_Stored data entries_

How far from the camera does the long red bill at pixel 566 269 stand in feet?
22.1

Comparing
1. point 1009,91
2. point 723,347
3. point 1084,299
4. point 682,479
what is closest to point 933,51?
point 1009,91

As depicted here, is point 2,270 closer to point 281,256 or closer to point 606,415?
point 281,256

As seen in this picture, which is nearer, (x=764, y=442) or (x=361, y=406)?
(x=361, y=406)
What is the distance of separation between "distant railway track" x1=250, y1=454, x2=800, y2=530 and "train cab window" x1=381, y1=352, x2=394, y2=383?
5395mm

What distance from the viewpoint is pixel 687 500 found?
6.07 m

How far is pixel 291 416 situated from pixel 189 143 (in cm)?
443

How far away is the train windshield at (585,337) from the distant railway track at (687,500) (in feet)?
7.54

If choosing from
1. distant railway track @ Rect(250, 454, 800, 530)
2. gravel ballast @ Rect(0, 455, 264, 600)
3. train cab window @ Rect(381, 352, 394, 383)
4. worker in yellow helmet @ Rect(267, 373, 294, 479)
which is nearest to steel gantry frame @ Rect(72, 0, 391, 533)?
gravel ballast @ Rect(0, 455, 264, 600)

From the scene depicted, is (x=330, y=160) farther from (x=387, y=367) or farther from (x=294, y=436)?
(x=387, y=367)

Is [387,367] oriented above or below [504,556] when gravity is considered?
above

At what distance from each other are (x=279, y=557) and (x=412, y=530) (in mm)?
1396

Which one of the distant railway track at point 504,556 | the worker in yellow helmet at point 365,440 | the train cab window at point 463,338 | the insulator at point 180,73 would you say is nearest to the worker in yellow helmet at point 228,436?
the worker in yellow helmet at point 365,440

_Problem to solve_
List every line in the records that contains the word "above".

_Complete response_
Is [387,367] oriented above or below [504,556] when gravity is considered?
above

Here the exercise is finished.